Epidermal growth factor receptor (EFGR) is mutated and/or overexpressed in a number of malignancies and has become a well-exploited target. EGFRs belong to the group of transforming growth factor receptors. Their activation lead to downstream signaling via tyrosine kinases which, in turn, lead to an increase in proliferation, and a decrease in apoptosis. Cetuximab, a chimeric mAb directed against EGFR, not only blocks this downstream signaling but can also cause cell cycle arrest in the G1 phase, decrease angiogenesis, decrease tumor invasion and metastasis, induce apoptosis in tumor cells, and thus can potentiate the action of chemotherapy and radiotherapy. Cetuximab is approved for use in patients with wild-type KRAS metastatic colorectal carcinoma along with irinotecan or as monotherapy, and in head and neck cancers with radiation, in combination with platinum-based chemotherapy or as monotherapy. Panitumumab is a fully humanized antibody against EGFR with a mechanism of action similar to that of cetuximab; in addition, it also causes ADCC and autophagy. Panitumumab is approved for use as monotherapy in wild-type KRAS metastatic colon cancer which does not respond to chemotherapy.

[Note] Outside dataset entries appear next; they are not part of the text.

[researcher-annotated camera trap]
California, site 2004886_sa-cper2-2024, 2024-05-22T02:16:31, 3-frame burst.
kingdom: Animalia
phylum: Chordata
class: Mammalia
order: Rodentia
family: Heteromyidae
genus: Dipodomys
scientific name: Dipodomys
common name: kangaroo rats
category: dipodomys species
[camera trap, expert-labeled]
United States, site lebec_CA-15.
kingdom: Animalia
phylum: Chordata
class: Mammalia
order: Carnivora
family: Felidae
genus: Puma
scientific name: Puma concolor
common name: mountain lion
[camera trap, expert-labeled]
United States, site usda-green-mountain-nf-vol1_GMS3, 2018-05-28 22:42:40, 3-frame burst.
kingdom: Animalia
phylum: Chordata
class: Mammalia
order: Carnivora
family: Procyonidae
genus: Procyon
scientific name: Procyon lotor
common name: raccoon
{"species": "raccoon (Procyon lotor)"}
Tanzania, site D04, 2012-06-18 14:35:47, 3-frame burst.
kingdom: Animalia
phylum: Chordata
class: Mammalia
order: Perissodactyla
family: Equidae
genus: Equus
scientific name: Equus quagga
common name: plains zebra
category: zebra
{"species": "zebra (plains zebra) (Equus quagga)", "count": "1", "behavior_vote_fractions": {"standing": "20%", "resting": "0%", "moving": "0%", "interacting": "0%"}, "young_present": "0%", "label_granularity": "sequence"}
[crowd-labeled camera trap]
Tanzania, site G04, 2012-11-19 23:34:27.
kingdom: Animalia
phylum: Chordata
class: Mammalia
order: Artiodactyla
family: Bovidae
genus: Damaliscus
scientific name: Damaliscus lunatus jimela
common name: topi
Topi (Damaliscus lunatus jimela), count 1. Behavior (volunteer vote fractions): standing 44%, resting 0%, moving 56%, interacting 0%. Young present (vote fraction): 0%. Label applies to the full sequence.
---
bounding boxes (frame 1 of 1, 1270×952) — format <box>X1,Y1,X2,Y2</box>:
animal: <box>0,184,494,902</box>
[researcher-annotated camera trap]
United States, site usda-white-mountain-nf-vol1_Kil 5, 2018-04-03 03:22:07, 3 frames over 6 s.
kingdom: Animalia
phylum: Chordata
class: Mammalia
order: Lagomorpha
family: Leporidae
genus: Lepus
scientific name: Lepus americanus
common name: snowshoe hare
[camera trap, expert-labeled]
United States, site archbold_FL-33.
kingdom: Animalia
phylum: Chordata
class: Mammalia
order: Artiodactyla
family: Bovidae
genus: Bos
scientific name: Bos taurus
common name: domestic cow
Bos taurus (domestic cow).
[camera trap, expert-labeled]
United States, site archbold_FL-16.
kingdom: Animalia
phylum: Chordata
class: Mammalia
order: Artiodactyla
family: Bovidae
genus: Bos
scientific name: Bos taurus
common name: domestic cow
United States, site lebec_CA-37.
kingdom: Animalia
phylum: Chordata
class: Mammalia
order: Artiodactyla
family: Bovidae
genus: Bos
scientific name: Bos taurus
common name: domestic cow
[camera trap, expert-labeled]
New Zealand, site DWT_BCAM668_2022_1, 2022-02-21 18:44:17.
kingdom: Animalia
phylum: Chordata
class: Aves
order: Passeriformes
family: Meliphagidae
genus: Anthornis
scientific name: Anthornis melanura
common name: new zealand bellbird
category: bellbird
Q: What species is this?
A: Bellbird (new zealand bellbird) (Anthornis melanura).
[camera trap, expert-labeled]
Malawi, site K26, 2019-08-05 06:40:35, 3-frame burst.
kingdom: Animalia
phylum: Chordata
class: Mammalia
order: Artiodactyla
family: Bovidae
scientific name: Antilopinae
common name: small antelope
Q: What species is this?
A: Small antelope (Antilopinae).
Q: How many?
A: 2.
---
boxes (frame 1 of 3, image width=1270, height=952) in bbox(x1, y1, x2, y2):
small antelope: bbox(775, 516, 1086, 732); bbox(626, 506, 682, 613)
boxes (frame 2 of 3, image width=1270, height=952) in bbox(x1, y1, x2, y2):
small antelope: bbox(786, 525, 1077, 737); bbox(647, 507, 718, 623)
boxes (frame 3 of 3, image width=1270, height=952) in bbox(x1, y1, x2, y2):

Human Epidermal Growth Factor 2–Directed Antibodies

HER2 is a group of tyrosine kinases, which promote cell growth and proliferation, prevent apoptosis, and are overexpressed in 20% to 30% of patients with invasive breast cancer. Trastuzumab is a humanized IgG1 monoclonal antibody which binds to HER2 and not only prevents downstream signaling but also results in ADCC, prevents angiogenesis, and has been approved for use in HER2 positive breast cancer both in the metastatic and adjuvant settings. Pertuzumab is another HER2-directed mAb and has shown improvement in overall survival when used in combination with trastuzumab and docetaxel in patients with HER2+ metastatic breast cancer.

CNS Involvement

PNS Involvement

Progressive Multifocal Leukoencephalopathy

Several cases of progressive multifocal leukoencephalopathy (PML) have been reported to be associated with monoclonal antibodies. In a case series of 57 patients who developed PML on rituximab, presenting complaints included confusion, incoordination, speech disturbance, and vision changes, with a median onset of 5.5 months after last rituximab dose. This condition has been associated with a 90% mortality rate. Although plasmapheresis has often been used, its role is controversial and a recent study in patients who developed PML on natalizumab found no benefit of plasmapheresis. Cytarabine, cidofovir, mirtazapine, mefloquine, and risperidone have all been used with sporadic benefit, and no conclusive evidence exists to support the use of these medications. ^, Cases of PML have also been described with BV. ^, Notably, JC virus DNA can be negative in the CSF in these patients. This entity is associated with particularly high mortality rates. In a study of 5 patients who developed PML on BV, presenting symptoms were hemiparesis, hemianopsia, aphasia, gait disturbance, and incoordination along with MRI findings of T2 hyperintensity and T1 hypointensity with enhancing lesions. Of five patients, four died and one improved with oral prednisone over 1 year. The role of plasmapheresis is not well defined in this subset of patients.

Aseptic Meningitis

Cases of aseptic meningitis with cetuximab have been reported; however, these patients have had complete recovery after symptomatic treatment and most of these patients had a negative rechallenge test. This can generally be prevented by premedicating patients with antihistamines and dexamethasone 1 hour prior to infusion and utilizing slower infusion rates (5 mg/min with first infusion and 10 mg/min on subsequent infusions).